I stood there, The Scientist by Coldplay echoing softly in my ears as I drew in another puff, the smoke dissolving into the rain-soaked air that wrapped itself around the airport gates. It was twenty minutes past seven, and my flight was scheduled to board at 7

. The drizzle tapped steadily against the glass panes, blurring the lights outside into streaks of gold and silver.

Each drop seemed like a reminder of how fleeting moments are, how they are there for a moment and disappear the very next, leaving no trace behind. With that last inhale, the nicotine seeped in, heavy and grounding, and with it came the sudden weight of nostalgia, a truck colliding with memory. I wasn’t just smoking, I was stalling, trying to stretch the minutes before departure into something longer, something eternal.

I knew I wasn’t going to come back here for quite some time. I wouldn’t step again into that familiar house where the nights stretched endlessly, where we danced drunk under the haze of music, where our laughter cracked the silence of 3 am. I wouldn’t sing out loud with my friends until my voice was raw, my heart so full it hurt.

The rain outside mirrored everything I felt. Half grief, half cleansing. There was still so much left undone. So many streets left to wander, so many faces I hadn’t met, so many stories I hadn’t sat down to hear. The bustle of the traffic, the chaos of vendors calling into the night, the glass towers rising like monuments to dreams—all of it seemed to be slipping away behind the rain-streaked window.

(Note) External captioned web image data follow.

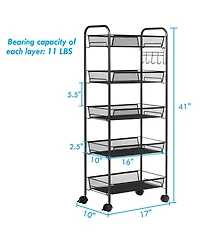 Costway 5 Tier Storage Rack Trolley Cart Home Kitchen Organizer Utility Baskets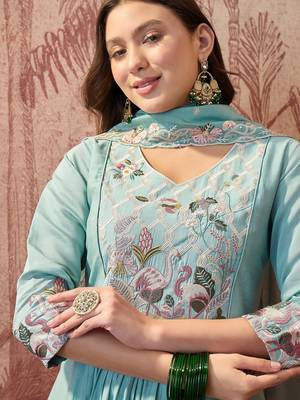 Sky blue color silk   fabric smart and girlie ethnic kurta set 3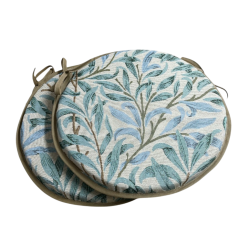 Coussin de siège rond Bistro Willow Bough Seaspray | Coussin de siège rond à motifs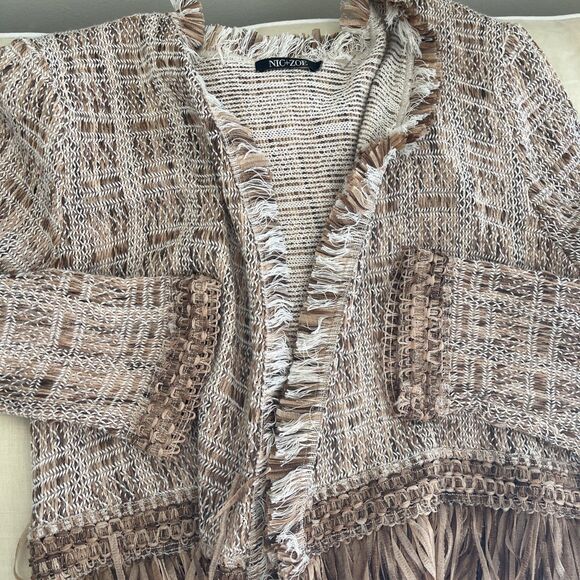 Nic+Zoe Iconic Cork Fringe Knit Jacket L - Picture 11 of 11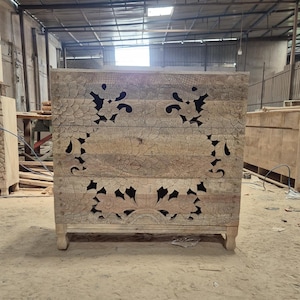 Hand-Carved Floral Wood Chest: Solid Mango Wood Dresser, Boho Bedroom Furniture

I wished I had stayed longer, stretched the days thinner, wrung out every drop of meaning. But the truth is, time does not wait, and neither do planes.

The boarding call pierced through the noise of my thoughts. My flight was ready. I crushed the cigarette against the damp concrete and picked up my bag, the echo of raindrops still in my ears as I walked towards the gate. Each step was an unspoken goodbye.

This city had been more than just a second home. It was an escape from the familiar, a place where I had learned to breathe differently, laugh differently, even love differently.